Augtera’s similarity analysis detects subtle variations in messages that are more typical of the capabilities humans have, than what is easily achievable and maintainable with technologies like regex. Moreover, from a practical perspective, operations teams cannot set up a regex for a message that has never been seen before. The ability of NLP, and specifically Augtera’s ability to apply human like judgement to similarity, is why this capability is recognized as being part of the artificial intelligence family. 

Example Messages & Results

The best way to demonstrate the capability is to provide some examples. 

  1. bgp_recv: read from peer aaa.bbb.ccc.ddd [External AS ZZZZ] failed Broken Pipe 
  1. bgp_recv: read from peer aaa.bbb.ccc.ddd [External AS ZZZZ] failed Unknown Error: XXXX 
  1. rt_pfe_veto: Memory usage of M_RTNEXTHOP type = (0) Max Size possible for M_RTNEXTHOP type = (8332584960) Current delayed unref = (4281), Current unique delayed unref = (4000), Max delayed unref on this platform = (4000) 
  1. rts_veto_net_delayed_unref_limit: Memory usage of M_RTNEXTHOP type = (10144064) Max size possible for M_RTNEXTHOP type = (8332146688)  Current delayed unref = (6000) Max delayed unref on this platform = (6000) 
  1. task_addr_local: task MSDP.62.40.124.193 address 62.40.124.192: Can’t assign requested address 
  1. task_addr_local: task RV.83.97.94.109+8282 address 62.40.96.1: Invalid argument 

Using Augtera’s similarity analysis, from the above: 

  • Messages 1 and 2 would be considered similar 
  • Messages 3 and 4 would be considered similar 
  • Messages 5 and 6 would be considered NOT similar 

In the case of messages 5 and 6, the protocols (MDP & RV) are very different as is the textual explanation of the error: can’t assign requested address vs invalid argument. In the case of messages 3 and 4, they are both referring to, likely related, memory usage. Messages 1 and 2 are clearly similar. 
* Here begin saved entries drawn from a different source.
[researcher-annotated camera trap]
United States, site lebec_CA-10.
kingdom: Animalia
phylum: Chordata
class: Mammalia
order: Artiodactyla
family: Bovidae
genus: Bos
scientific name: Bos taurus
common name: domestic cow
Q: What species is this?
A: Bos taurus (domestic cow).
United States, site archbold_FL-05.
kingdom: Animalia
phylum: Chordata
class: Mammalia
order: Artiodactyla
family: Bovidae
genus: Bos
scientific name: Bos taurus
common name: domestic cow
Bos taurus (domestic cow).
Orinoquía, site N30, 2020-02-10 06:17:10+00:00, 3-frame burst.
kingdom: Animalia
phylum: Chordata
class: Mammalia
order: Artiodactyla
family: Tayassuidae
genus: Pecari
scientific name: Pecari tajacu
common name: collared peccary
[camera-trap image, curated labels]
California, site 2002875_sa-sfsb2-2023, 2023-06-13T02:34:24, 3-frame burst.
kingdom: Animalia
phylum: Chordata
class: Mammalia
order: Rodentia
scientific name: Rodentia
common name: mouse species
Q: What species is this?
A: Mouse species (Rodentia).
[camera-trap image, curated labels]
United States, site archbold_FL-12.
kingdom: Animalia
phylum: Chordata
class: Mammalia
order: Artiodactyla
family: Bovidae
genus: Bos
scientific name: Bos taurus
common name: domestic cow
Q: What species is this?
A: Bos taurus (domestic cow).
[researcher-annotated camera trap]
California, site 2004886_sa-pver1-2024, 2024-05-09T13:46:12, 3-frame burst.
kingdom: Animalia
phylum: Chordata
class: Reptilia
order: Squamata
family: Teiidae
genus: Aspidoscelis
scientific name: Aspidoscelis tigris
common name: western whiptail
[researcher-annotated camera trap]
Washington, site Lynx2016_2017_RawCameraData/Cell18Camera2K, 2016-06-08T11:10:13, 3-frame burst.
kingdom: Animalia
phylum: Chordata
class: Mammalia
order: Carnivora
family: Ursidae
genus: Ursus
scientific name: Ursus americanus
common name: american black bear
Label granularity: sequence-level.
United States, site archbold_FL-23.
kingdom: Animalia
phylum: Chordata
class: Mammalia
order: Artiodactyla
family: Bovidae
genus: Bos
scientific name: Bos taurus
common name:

Remember, this is not a rules-based approach to understanding similarity, it is based on algorithms and machine learning.  

Zero Day Analysis 

Augtera’s log analysis will allow network operations teams to observe AI-detected new messages as soon as they occur, which is why we are calling the capability Zero Day Anomalies. The first time a new message occurs, network operations teams will know about it, they can do root cause analysis, and then they can decide if they want to create a classifier that generates a trouble ticket on future appearances of the message. With the Augtera platform, classifiers can be created and activated in a matter of minutes. Some DIY solutions can take months as a software engineering resource has to be scheduled. In addition, operations teams can do rate-based anomaly detection on new anomalies, when rates of a message deviate from normal. 

Conclusion 

What Augtera has realized is not an AI POC, achieved with unlimited resources. Network operations teams often have significant limitations on how many compute/memory resources they can apply to a platform. Augtera’s implementation is scalable to hundreds of millions of messages per hour without loss, with a low CPU/memory footprint. This was the value of creating our own high-performance / high-efficiency implementation.  

Augtera’s high-performance, high-efficiency zero-day capability is an industry-first for network operations teams. It is a new era in using real-time NLP for log analysis, with more innovation to come.